Loose semver (as used in the real world) - package identity is constant, minor breakage happens at every patch level and the level of breakage is negotiated between producers and consumers at the package level. semver is used to signal changes (major - big changes, possible breakage; minor - small changes, less breakage; patch - tiny changes, possible breakage to that area). Note major versions usually are used for big changes, not just breaking changes and big changes can be just as painful for consumers (e.g. in v3 we're introducing a new api for payments, start using it, the old one is still there but will go away soon in v3.1). Usually package management systems provide mechanisms to help that negotiation (automatic upgrades within minor/patch on the assumption breakage is minimal).
There are good reasons for the current go mod defaults (simple dependency resolution, simple migration between versions), but they do ignore real-world usage IMO and will lead to a bit of pain without some further work to resolve those contradictions.
A convenient tip: in the real world this is almost never true, so when you find yourself insisting that it is, stop and think.
And that's fine, because when you break compatibility, you're actually not talking about the same library. And this makes upstream developers think twice about breaking compatibility. Accretion of features should be preferable to breakage.
It's what Rich Hickey talks about in his Spec-ulation talk: https://www.youtube.com/watch?v=oyLBGkS5ICk
Go's package management is really well designed I think and also actually semantically relying on semver
I think most people, particularly those using Go, would agree with this.
It does not follow that we should make breaking changes easier or routine, nor that we should force people to use strict semver (which is not widely used for good reasons).
I see why they've done that as it simplifies assumptions but prefer the way other package managers handle this where it is left to producers and consumers to negotiate how strict they want to be.
Do you actually want that?
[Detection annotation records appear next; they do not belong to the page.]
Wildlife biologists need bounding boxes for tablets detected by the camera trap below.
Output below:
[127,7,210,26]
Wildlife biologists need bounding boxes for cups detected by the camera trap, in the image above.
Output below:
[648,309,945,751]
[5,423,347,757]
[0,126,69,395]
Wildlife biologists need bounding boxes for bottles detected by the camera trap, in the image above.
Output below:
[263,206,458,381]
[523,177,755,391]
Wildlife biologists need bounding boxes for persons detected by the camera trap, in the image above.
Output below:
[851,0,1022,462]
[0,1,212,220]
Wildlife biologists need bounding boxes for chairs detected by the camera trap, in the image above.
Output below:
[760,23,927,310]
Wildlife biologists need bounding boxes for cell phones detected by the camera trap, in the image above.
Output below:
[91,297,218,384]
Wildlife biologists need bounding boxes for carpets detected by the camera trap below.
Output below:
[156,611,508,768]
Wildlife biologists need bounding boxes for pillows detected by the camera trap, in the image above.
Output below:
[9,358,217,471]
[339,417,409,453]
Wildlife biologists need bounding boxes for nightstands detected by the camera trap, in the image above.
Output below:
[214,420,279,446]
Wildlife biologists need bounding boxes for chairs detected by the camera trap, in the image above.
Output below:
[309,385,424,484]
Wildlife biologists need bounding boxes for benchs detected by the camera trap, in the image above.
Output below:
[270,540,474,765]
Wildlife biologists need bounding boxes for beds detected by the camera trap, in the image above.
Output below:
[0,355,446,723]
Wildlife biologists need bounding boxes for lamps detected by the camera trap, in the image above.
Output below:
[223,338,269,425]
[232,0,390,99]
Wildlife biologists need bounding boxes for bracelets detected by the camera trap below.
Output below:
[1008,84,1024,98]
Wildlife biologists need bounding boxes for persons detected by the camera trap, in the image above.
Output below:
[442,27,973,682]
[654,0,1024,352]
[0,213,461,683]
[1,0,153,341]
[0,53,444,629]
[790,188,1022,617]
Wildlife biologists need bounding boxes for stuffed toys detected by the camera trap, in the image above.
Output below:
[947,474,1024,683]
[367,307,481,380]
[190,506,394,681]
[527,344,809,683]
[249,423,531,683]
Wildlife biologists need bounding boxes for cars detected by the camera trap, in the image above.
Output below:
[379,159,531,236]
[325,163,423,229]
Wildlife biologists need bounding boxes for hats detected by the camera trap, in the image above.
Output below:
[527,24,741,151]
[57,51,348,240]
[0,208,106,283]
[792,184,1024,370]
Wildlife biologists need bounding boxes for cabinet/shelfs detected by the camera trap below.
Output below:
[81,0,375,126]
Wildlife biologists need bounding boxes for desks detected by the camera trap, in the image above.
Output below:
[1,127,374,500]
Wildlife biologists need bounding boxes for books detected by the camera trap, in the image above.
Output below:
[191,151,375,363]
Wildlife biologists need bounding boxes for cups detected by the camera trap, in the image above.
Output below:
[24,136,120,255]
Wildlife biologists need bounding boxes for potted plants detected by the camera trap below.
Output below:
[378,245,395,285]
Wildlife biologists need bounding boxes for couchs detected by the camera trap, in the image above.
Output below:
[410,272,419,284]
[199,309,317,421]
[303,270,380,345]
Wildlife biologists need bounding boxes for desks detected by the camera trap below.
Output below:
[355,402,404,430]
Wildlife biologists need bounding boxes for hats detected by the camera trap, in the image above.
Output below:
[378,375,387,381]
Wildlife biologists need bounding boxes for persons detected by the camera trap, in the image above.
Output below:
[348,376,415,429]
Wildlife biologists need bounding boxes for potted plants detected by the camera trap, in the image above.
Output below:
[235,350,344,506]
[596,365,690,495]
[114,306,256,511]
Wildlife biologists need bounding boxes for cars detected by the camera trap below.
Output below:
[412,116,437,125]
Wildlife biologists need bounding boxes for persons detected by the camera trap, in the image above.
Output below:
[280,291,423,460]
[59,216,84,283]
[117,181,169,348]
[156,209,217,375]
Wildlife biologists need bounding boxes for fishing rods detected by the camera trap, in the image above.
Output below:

Do you actually know that the multiple versions of the dependency you happen to be using do not conflict? If the dependency is in different namespaces their locks and other globals are also in different namespaces.
There are disadvantages to both and in particular duplicating dependencies should be seen as a short-term fix for a transition, not something you do routinely. If you do it routinely you'd see bugs due to shared locks, state, or changed data structures - it breaks assumptions about pkg globals for example, an important part of the language used extensively in the stdlib.
If you don't duplicate versions then you will have to wait for every single library in existence to update to the latest major version. This can take decades and still fail. Just take a look at Python 3.
If people aren't using it, it's weird.
That smells of trouble to me... either it should be good enough people want to use it, or painful enough not using it that people grit their teeth and do the right thing because its less effort in the long term (eg. you cannot use module at all unless you do it right).
If there is no obvious downside to doing the 'wrong' thing, and it's less effort, and people are doing the 'wrong thing', in practice, in the wild...
...well, I'm not sure this has really worked out ideally.
Certainly, "great" is not how I would describe it.